The observation that erythroid-differentiated, but not undifferentiated, MB-02 cells showed expression of the transduced lacZ
gene suggests that expression of the P antigen receptor correlates with erythroid differentiation of these cells. In this context, it is noteworthy that previous studies from our laboratory have documented that wild-type B19 virus DNA replication and gene expression occur only in erythroid-differentiated MB-02 cells (13
). It may now be of interest to investigate whether nonerythroid cells, such as myocardial cells and endothelial cells, that express the P antigen receptor but are nonpermissive for B19 replication can be successfully transduced by the recombinant B19 virus vector.
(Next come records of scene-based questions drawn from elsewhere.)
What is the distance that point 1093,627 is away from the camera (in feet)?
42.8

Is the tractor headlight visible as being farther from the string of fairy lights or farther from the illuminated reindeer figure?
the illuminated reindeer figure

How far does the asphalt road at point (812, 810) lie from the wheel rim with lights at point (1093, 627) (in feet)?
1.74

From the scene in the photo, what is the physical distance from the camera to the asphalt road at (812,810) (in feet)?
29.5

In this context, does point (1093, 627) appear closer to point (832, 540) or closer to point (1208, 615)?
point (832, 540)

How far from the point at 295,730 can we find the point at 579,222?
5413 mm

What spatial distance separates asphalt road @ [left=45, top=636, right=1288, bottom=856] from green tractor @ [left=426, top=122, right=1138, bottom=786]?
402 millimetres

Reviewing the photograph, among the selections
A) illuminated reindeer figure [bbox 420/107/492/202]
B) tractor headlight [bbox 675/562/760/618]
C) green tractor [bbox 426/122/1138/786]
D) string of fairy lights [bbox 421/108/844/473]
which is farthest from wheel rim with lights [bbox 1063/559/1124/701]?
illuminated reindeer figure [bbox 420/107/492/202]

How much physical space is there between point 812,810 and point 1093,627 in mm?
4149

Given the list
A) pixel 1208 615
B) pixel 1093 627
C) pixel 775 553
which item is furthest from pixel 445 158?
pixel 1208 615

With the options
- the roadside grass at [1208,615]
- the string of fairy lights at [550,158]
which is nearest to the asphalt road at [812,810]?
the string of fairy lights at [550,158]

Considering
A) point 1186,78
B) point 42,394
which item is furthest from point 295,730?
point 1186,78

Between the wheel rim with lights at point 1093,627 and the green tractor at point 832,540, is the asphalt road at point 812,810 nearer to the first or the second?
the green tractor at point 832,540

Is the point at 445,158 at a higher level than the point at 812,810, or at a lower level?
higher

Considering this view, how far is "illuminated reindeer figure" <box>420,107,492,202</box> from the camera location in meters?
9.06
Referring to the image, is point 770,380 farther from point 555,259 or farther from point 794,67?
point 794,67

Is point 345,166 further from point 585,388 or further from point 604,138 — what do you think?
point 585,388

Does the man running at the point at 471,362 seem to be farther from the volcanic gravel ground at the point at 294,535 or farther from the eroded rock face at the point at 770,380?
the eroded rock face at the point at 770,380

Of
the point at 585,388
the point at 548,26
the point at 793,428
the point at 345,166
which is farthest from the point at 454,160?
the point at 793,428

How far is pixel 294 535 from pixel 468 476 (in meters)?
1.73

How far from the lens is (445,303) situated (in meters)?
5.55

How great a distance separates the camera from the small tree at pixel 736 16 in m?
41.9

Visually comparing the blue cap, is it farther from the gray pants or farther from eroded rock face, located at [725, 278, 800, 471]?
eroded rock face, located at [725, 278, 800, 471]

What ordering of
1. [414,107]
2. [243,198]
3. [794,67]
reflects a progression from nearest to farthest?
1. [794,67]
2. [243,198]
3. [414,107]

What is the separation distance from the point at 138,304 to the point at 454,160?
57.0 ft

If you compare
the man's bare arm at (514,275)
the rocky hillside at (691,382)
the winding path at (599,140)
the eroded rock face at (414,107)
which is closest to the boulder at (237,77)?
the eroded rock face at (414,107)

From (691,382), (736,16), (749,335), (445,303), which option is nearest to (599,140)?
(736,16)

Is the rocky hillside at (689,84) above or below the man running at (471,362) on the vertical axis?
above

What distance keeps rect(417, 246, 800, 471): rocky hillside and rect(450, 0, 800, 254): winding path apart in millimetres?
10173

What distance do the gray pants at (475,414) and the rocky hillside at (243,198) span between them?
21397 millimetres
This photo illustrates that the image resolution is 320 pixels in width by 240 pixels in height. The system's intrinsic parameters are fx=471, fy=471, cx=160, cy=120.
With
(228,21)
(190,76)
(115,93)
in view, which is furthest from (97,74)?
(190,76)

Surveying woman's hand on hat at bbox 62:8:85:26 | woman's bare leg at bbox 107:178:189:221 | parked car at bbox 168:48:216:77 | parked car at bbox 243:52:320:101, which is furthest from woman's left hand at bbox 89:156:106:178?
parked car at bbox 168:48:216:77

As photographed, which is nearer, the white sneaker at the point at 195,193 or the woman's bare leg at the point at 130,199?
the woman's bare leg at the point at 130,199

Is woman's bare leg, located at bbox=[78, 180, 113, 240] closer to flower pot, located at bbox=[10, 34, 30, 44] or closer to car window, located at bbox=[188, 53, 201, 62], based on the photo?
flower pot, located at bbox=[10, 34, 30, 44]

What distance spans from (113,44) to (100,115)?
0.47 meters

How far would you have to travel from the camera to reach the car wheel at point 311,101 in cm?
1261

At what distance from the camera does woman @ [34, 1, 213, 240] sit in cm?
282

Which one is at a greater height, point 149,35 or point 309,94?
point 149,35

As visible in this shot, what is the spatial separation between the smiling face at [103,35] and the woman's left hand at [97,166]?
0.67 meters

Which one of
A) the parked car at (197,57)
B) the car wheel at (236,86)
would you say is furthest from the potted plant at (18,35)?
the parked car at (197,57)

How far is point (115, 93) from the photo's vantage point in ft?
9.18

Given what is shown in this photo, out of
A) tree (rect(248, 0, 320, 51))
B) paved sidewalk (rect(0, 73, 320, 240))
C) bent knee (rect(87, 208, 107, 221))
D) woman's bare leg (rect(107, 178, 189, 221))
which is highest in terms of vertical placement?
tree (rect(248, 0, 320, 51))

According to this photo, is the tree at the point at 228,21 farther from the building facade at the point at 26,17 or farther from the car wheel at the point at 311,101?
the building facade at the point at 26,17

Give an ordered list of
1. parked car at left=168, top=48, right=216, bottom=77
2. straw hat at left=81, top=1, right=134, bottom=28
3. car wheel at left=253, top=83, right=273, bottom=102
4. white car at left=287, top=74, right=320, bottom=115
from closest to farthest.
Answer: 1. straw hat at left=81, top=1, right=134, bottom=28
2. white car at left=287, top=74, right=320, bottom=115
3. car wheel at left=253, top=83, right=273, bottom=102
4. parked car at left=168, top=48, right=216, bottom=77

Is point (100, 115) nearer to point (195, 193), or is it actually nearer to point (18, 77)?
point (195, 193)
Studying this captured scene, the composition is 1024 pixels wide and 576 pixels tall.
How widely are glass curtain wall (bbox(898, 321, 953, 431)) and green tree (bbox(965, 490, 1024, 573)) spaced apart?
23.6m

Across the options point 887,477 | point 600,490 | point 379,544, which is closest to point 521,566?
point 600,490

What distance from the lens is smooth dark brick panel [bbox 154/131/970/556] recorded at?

This may help resolve the issue of whether a putative intracellular factor that is present only in cells of erythroid lineage is crucial for successful replication of B19 virus and whether an additional coreceptor(s) is required for successful infection by B19 virus.
The recombinant B19 virus vector system described here offers several potential advantages over the currently used AAV vector system. First, since it remains to be unequivocally established whether stable integration of a recombinant AAV genome in primary cells leads to insertional mutagenesis, it may be desirable to transduce committed erythroid progenitor cells rather than pluripotent hematopoietic stem cells. Second, it may also be desirable to obtain tissue-specific delivery of the therapeutic gene so as not to affect the normal functions of other cell lineages. Third, since approximately 90% of the human population is seropositive for AAV capsid proteins (2
), the potential use of AAV vectors in in vivo gene therapy protocols may be limited. The use of B19 capsids composed of VP1 plus VP2 proteins to encapsidate a potentially therapeutic gene can at least partially overcome the problem of neutralizing antibodies against AAV, since only approximately 60% of the human population is seropositive for the B19 capsid proteins (4
). It is also tempting to speculate that the use of B19 capsids composed entirely of VP2 proteins may be especially advantageous, since all antigenic epitopes to date have been mapped within the VP1 region (38
). Further development of this novel vector system may prove useful in its application for gene therapy of human diseases involving cells of erythroid lineage in general and sickle cell anemia and β-thalassemia in particular.